For the entries below, repeat exactly each line starting with the one that contains "class: Mammalia" and going on through the one that contains "common name: domestic cow", and no others.

Data for this task:
[Start of Attachment]

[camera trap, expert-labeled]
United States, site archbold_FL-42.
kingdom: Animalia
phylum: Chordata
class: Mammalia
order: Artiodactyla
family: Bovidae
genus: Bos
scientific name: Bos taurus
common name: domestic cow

[End of Attachment]
[Start of Attachment]

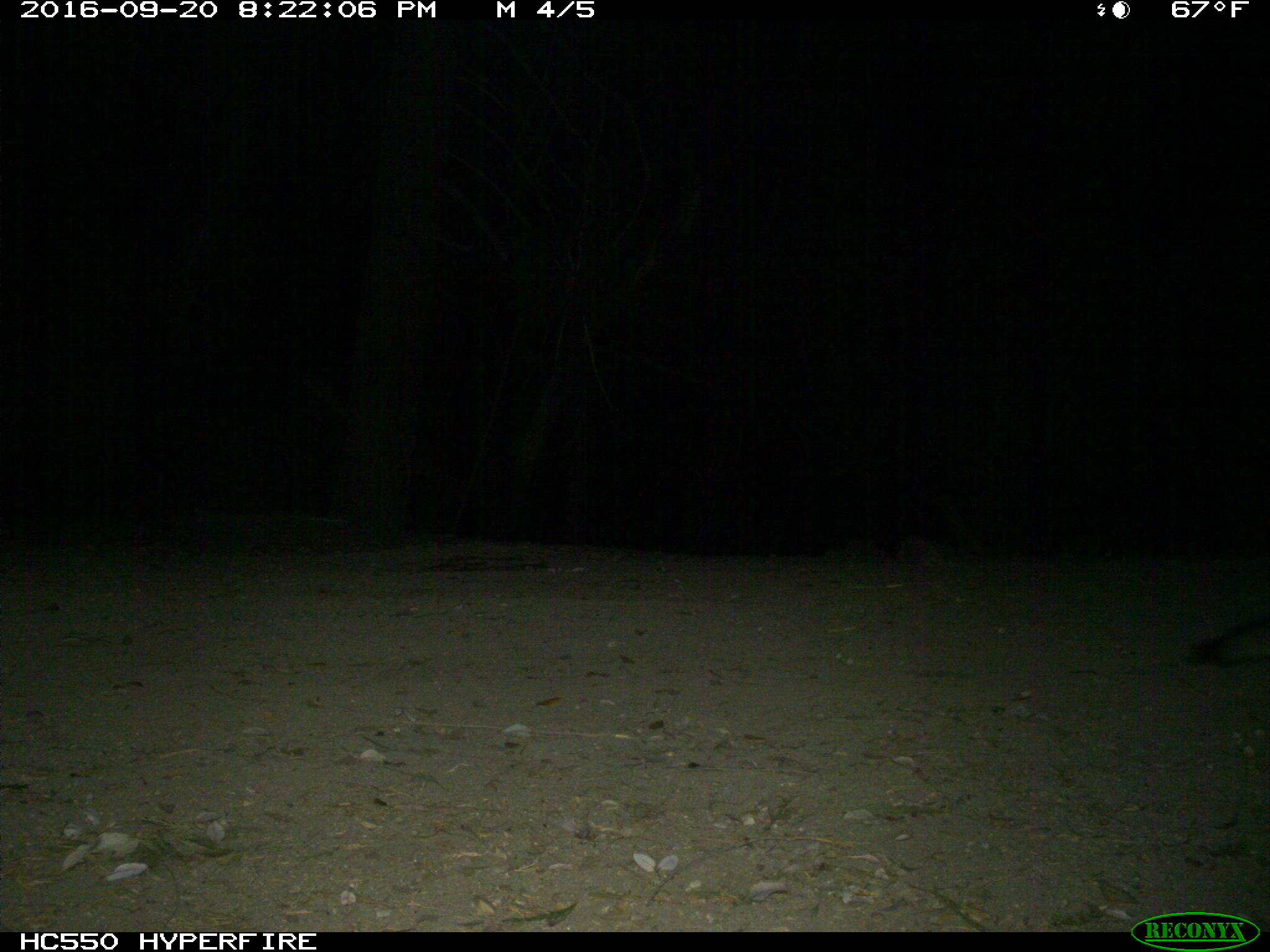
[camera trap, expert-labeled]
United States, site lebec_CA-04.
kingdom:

[End of Attachment]

Answer for the task:
class: Mammalia
order: Artiodactyla
family: Bovidae
genus: Bos
scientific name: Bos taurus
common name: domestic cow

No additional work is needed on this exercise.